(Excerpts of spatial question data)
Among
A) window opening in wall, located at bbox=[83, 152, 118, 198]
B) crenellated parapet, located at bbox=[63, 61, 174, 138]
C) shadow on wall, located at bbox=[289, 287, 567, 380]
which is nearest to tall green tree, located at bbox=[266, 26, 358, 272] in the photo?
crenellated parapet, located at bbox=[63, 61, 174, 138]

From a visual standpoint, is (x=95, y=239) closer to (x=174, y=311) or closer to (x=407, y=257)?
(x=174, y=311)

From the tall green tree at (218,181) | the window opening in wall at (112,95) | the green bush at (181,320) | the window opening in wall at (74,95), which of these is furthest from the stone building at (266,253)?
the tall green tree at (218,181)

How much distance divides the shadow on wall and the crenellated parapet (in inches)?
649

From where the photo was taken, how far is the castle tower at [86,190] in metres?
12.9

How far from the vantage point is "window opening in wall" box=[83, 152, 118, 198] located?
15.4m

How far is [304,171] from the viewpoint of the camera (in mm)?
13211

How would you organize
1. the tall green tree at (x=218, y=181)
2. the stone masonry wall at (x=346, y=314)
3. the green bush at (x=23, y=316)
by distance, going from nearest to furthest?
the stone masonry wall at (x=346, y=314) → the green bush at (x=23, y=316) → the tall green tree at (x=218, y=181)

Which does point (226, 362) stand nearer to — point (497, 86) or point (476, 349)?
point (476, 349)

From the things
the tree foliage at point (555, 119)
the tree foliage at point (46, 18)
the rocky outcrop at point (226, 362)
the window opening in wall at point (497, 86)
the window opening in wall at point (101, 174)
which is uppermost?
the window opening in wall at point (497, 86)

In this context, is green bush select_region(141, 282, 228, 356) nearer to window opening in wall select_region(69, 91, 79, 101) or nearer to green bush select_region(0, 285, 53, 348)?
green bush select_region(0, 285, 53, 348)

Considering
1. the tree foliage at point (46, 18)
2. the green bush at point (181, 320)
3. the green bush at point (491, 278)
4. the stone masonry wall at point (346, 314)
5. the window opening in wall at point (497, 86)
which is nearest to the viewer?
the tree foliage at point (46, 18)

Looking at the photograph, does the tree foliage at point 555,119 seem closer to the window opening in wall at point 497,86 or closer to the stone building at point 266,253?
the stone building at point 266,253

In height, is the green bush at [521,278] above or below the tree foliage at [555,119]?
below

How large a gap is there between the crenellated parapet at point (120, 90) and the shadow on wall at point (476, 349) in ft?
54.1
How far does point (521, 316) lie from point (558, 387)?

# [Exercise]
All of the material above needs to be copied exactly.

# [The response]
Among
A) window opening in wall, located at bbox=[83, 152, 118, 198]
B) crenellated parapet, located at bbox=[63, 61, 174, 138]
C) shadow on wall, located at bbox=[289, 287, 567, 380]
which is nearest to tall green tree, located at bbox=[266, 26, 358, 272] in the photo?
crenellated parapet, located at bbox=[63, 61, 174, 138]

From a visual standpoint, is (x=95, y=239) closer to (x=174, y=311) or closer to (x=407, y=257)?
(x=174, y=311)

From the tall green tree at (218,181) | the window opening in wall at (112,95) | the green bush at (181,320) | the window opening in wall at (74,95), which of these is furthest from the stone building at (266,253)?
the tall green tree at (218,181)

How much distance divides the shadow on wall and the crenellated parapet (in inches)?
649

From where the photo was taken, how far is the castle tower at [86,190] in metres?
12.9

How far from the vantage point is "window opening in wall" box=[83, 152, 118, 198] located?
15.4m

How far is [304,171] from the viewpoint of the camera (in mm)?
13211

How would you organize
1. the tall green tree at (x=218, y=181)
2. the stone masonry wall at (x=346, y=314)
3. the green bush at (x=23, y=316)
by distance, going from nearest to furthest?
the stone masonry wall at (x=346, y=314) → the green bush at (x=23, y=316) → the tall green tree at (x=218, y=181)

Which does point (226, 362) stand nearer to — point (497, 86) or point (476, 349)?
point (476, 349)

From the things
the tree foliage at point (555, 119)
the tree foliage at point (46, 18)
the rocky outcrop at point (226, 362)
the window opening in wall at point (497, 86)
the window opening in wall at point (101, 174)
which is uppermost?
the window opening in wall at point (497, 86)

In this context, is green bush select_region(141, 282, 228, 356) nearer to window opening in wall select_region(69, 91, 79, 101) or nearer to green bush select_region(0, 285, 53, 348)?
green bush select_region(0, 285, 53, 348)

Considering
1. the tree foliage at point (46, 18)
2. the green bush at point (181, 320)
3. the green bush at point (491, 278)
4. the stone masonry wall at point (346, 314)
5. the window opening in wall at point (497, 86)
which is nearest to the viewer?
the tree foliage at point (46, 18)

Looking at the photograph, does the tree foliage at point 555,119 seem closer to the window opening in wall at point 497,86 or closer to the stone building at point 266,253?
the stone building at point 266,253

In height, is the green bush at [521,278] above or below the tree foliage at [555,119]?
below

How large a gap is there between the crenellated parapet at point (120, 90) and the shadow on wall at point (476, 349) in ft?
54.1
How far does point (521, 316) lie from point (558, 387)?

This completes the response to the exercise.